6 Enforcement & sanctions

1.6.1 Joint and several liability of private employment agency / manning agent and employer.

Datuman v. First Cosmopolitan Manpower and Promotion Services, Inc. G.R. No. 156029 (Nov. 14,
2008)

FACTS:

This case is a petition for review on certiorari assailing the Court of Appeals (CA) Decision, setting aside
the Decision of the National Labor Relations Commission (NLRC).

Respondent First Cosmopolitan Manpower & Promotion Services, Inc. recruited petitioner Santosa B.
Datuman to work abroad after paying the required placement fee. However, her employer took her
passport and instead of working as a saleslady, she was forced to work as a domestic helper with a
salary that was contrary to the agreed salary indicated in her Contract of Employment signed in the
Philippines and approved by the Philippine Overseas Employment Administration (POEA).

On September 1, 1989, her employer compelled her to sign another contract, transferring her to
another employer as housemaid with a salary that is less than the agreed salary in her Contract. Left
with no choice, she continued working against her will.
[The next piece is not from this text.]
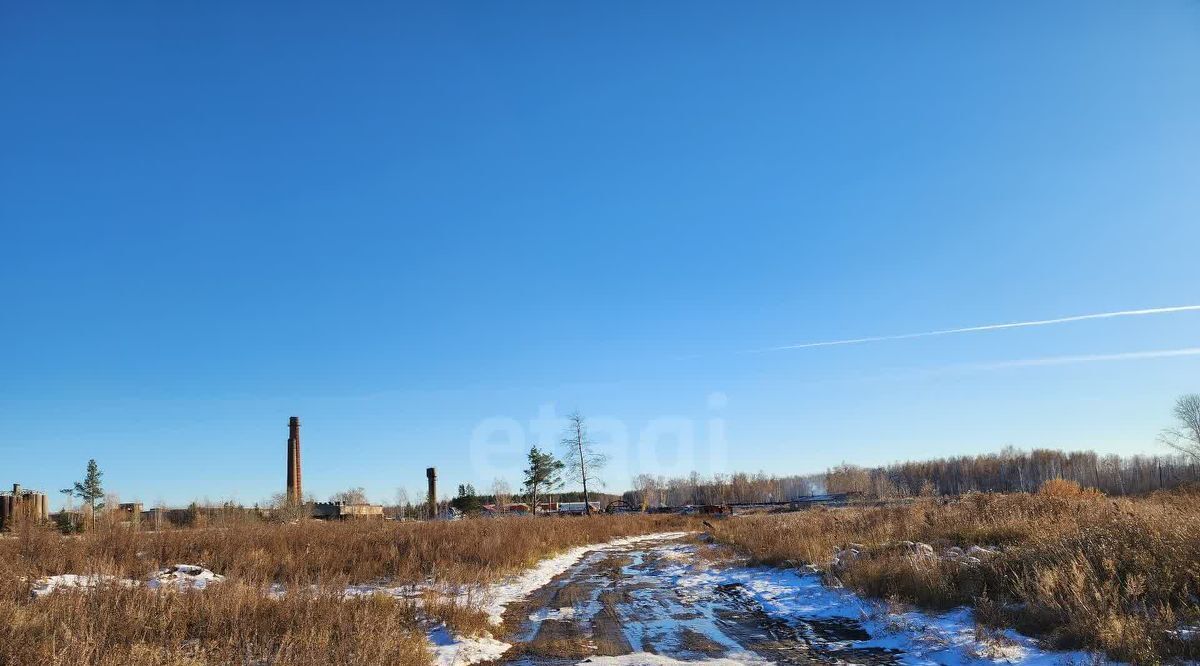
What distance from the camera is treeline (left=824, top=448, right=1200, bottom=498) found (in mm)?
74938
Worse, she even worked without compensation
from September 1991 to April 1993 because of her employer's continued failure and refusal to pay her
salary despite demand.

In May 1993, she was able to finally return to the Philippines and in May 1995, petitioner filed a
complaint before the POEA Adjudication Office against respondent for underpayment and nonpayment
of salary, vacation leave pay and refund of her plane fare. While the case was pending, she filed the
same case before the NLRC.

Respondent countered that petitioner actually agreed to work in Bahrain as a housemaid for one (1)
year because it was the only position available then. However, since such position was not yet allowed
by the POEA at that time, they mutually agreed to submit the contract to the POEA indicating
petitioner's position as saleslady. Respondent added that it was actually petitioner herself who violated
the terms of their contract when she allegedly transferred to another employer without respondent's
knowledge and approval.

Upon submitting the position papers of both parties, The Labor Arbiter rendered a decision finding the
respondent liable for violating the terms of the Employment Contract and ordering it to pay petitioner
that was also affirmed with modification by the NLRC. Upon filing a petition by the respondent to the
CA, the Court issued a decision granting the petition and reversing the decision of the NLRC. Thus, the
Court noted that petitioner company is privy only to the first contract. To reiterate, the local agency
shall assume joint and solidary liability with the employer for all claims and liabilities which may arise in
connection with the implementation of the contract, which is the first contract.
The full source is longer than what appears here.